If that happened, the minimum wage for most West Virginians would be $7.25 an hour by July 2008, regardless of what the federal government does.
Supporters say that would be a good start. But to meet the basic “self-sufficiency standard” — allowing for minimum nutrition, for example, and housing that is above substandard, but not allowing for long-term needs such as retirement, a car or emergency expenses — a single Kanawha County parent of a preschooler would have to earn $12.51 an hour, according to a 2005 report prepared for the Governor’s Workforce Investment Division.
“I live in Webster County,” said Carol Warren, chairwoman of the West Virginia Council of Churches’ government concerns program. “Practically every place I go to shop, I’d see the same people [working]. I started to realize — they have three jobs, just trying to squeak by and support a family.
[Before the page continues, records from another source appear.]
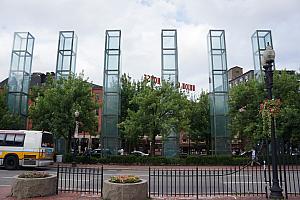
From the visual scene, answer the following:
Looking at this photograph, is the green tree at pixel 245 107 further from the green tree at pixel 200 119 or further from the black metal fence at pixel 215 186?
the black metal fence at pixel 215 186

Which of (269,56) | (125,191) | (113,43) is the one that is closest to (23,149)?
(125,191)

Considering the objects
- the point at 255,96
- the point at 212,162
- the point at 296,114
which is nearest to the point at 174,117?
the point at 212,162

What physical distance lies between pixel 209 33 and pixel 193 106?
39.4 feet

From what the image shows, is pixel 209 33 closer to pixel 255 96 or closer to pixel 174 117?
pixel 255 96

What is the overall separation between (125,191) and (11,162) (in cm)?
1630

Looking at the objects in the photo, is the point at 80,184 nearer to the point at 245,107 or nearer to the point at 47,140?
the point at 47,140

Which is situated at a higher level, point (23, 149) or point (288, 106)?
point (288, 106)

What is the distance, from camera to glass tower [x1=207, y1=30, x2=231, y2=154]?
3117cm

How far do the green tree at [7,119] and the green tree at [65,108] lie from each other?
1.74 meters

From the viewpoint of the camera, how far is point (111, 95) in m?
32.5

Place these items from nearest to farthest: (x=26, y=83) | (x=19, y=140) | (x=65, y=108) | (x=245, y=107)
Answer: (x=19, y=140)
(x=65, y=108)
(x=245, y=107)
(x=26, y=83)

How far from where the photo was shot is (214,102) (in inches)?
1272

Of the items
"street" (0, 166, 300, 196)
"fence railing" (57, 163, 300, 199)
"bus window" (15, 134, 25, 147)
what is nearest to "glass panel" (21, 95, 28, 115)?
"bus window" (15, 134, 25, 147)

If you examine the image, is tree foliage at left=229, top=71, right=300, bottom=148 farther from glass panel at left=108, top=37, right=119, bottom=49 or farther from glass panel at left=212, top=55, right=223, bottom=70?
glass panel at left=108, top=37, right=119, bottom=49
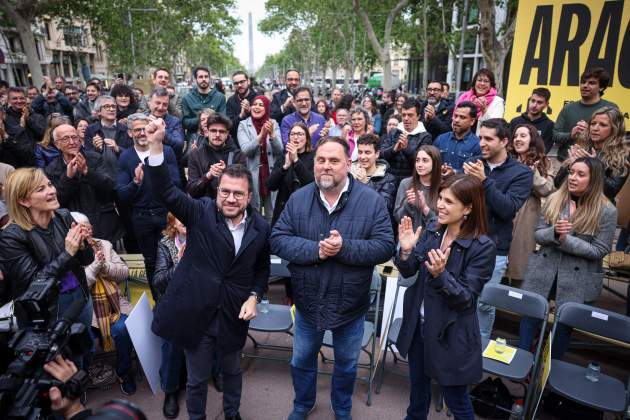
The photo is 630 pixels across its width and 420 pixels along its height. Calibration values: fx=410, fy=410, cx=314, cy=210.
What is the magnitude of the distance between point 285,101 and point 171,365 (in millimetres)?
5058

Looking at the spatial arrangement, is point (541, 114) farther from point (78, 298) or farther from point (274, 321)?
point (78, 298)

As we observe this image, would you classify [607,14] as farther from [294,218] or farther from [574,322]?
[294,218]

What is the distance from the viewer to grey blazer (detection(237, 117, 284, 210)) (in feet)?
16.7

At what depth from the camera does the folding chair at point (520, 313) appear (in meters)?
3.03

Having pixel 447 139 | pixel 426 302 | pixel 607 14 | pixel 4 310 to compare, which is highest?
pixel 607 14

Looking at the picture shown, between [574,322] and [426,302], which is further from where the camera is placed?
[574,322]

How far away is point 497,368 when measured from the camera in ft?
10.0

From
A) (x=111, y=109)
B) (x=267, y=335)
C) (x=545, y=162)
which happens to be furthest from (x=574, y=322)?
(x=111, y=109)

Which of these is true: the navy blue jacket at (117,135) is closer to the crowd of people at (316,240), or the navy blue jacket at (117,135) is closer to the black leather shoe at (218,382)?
the crowd of people at (316,240)

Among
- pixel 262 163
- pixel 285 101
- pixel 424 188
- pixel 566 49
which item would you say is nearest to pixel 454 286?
pixel 424 188

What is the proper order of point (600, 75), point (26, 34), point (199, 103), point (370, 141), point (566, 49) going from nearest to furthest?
point (370, 141) → point (600, 75) → point (566, 49) → point (199, 103) → point (26, 34)

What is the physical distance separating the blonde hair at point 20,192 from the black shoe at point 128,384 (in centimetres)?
149

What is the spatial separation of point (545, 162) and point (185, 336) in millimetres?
3859

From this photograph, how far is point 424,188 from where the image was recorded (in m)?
3.97
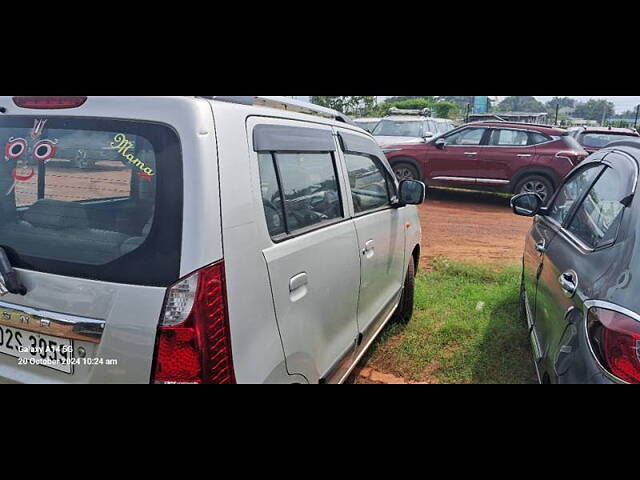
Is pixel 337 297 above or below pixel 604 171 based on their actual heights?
below

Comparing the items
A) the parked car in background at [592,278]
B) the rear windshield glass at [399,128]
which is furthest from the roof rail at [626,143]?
the rear windshield glass at [399,128]

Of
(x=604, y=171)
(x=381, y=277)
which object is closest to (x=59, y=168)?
(x=381, y=277)

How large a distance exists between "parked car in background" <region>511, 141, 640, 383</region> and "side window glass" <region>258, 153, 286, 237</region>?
131cm

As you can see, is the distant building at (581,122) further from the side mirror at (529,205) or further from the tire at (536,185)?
the side mirror at (529,205)

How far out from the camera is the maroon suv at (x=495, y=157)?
1005 centimetres

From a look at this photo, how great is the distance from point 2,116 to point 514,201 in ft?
A: 11.5

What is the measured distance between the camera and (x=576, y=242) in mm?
2629

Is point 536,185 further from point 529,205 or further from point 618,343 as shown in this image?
point 618,343

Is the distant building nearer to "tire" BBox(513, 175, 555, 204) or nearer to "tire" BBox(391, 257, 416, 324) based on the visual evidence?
"tire" BBox(513, 175, 555, 204)

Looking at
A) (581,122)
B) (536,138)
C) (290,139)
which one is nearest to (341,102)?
(536,138)

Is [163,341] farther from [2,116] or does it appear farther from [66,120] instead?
[2,116]

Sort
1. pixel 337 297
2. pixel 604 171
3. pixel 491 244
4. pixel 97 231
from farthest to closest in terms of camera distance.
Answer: pixel 491 244, pixel 604 171, pixel 337 297, pixel 97 231

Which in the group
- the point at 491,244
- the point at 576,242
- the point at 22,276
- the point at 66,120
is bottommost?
the point at 491,244

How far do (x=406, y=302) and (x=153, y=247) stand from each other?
312cm
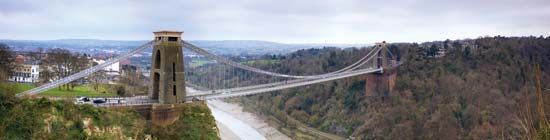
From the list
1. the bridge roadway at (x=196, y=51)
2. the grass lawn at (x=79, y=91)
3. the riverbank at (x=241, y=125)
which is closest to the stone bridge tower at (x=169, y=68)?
the bridge roadway at (x=196, y=51)

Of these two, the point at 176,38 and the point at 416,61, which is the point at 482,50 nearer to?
the point at 416,61

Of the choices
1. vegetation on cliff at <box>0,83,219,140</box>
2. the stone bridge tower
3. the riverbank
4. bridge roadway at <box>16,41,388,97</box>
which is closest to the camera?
vegetation on cliff at <box>0,83,219,140</box>

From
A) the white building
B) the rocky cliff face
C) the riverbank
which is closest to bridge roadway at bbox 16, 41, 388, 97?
the rocky cliff face

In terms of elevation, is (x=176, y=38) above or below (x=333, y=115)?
above

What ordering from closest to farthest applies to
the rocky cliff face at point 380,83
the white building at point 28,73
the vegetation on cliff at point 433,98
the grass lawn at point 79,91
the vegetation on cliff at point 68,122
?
1. the vegetation on cliff at point 68,122
2. the grass lawn at point 79,91
3. the white building at point 28,73
4. the vegetation on cliff at point 433,98
5. the rocky cliff face at point 380,83

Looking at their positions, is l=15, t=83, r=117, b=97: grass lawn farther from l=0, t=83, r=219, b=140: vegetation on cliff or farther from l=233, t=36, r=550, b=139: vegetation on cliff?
l=233, t=36, r=550, b=139: vegetation on cliff

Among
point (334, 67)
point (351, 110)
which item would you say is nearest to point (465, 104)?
point (351, 110)

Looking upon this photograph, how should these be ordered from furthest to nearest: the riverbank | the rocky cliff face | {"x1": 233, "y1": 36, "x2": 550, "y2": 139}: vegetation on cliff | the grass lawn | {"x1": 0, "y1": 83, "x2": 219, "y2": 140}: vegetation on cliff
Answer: the rocky cliff face
the riverbank
{"x1": 233, "y1": 36, "x2": 550, "y2": 139}: vegetation on cliff
the grass lawn
{"x1": 0, "y1": 83, "x2": 219, "y2": 140}: vegetation on cliff

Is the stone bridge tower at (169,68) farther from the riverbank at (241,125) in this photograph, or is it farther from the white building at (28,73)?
the white building at (28,73)
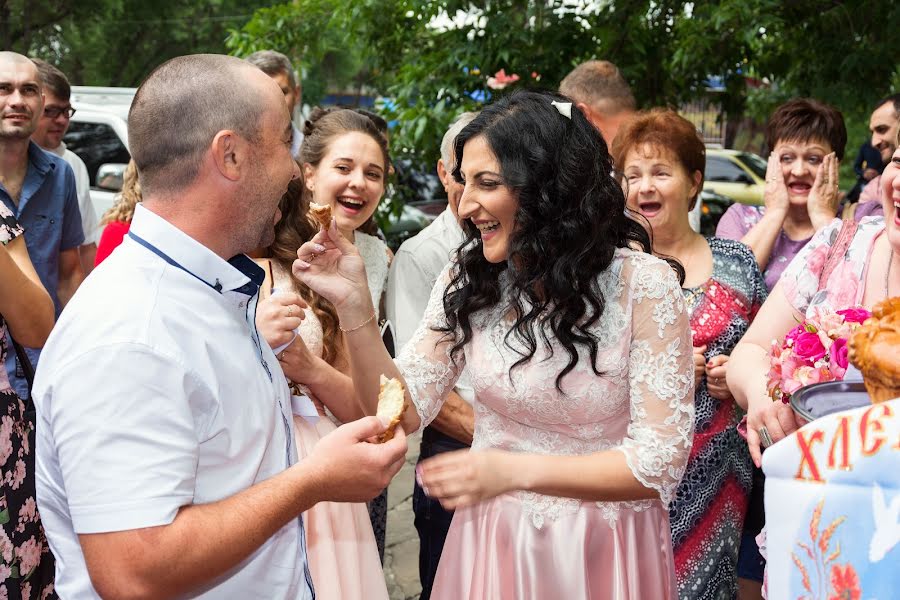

“What we want to strive for is not a minimum wage,” she said. “It’s a living wage.”
‘Just barely above poverty’
Orie Harrison remembers his first minimum-wage job, culling crabs on the Chesapeake Bay. He worked his way through school —“I made it on my own,” he said. “But it was tough.”
Now 56, he spent most of his career as a teacher and counselor at Army-base schools. “I’m fortunate I don’t have to live on minimum wage,” said Harrison, who was waiting for the bus across the street from Verna Black in the Friday cold. “But I think of the young people coming up.
“If Congress can vote itself a raise, and the Legislature can vote itself a raise, I absolutely think they should raise the minimum wage.”
In the 1970s and 1980s, economists often argued that minimum wage increases put low-wage workers out of a job. But starting in the 1990s, researchers found that wasn’t happening, or that a small rise in unemployment was more than offset by the benefits of higher wages.
Since then, 28 states and the District of Columbia have raised the minimum wage on their own.
Right now, welfare programs are picking up the slack for minimum-wage workers — “They’re still qualifying for all kinds of benefits,” said Evelyn Dortch, director of the Charleston-based Direct Action Welfare Group Inc. “If one person’s working for minimum wage, they’re making a little bit more than $10,000 a year. And the federal poverty line for a family of four is $20,000.
“Even if you have two people working, they’re just barely above poverty.”
Dortch is also on the board of directors of the National Center for Law and Economic Justice in New York.
“Most of the people that go to food banks — most of them are working,” she said. “They just can’t make ends meet.
“Somebody should not work 40 hours a week and not be able to feed their kids.”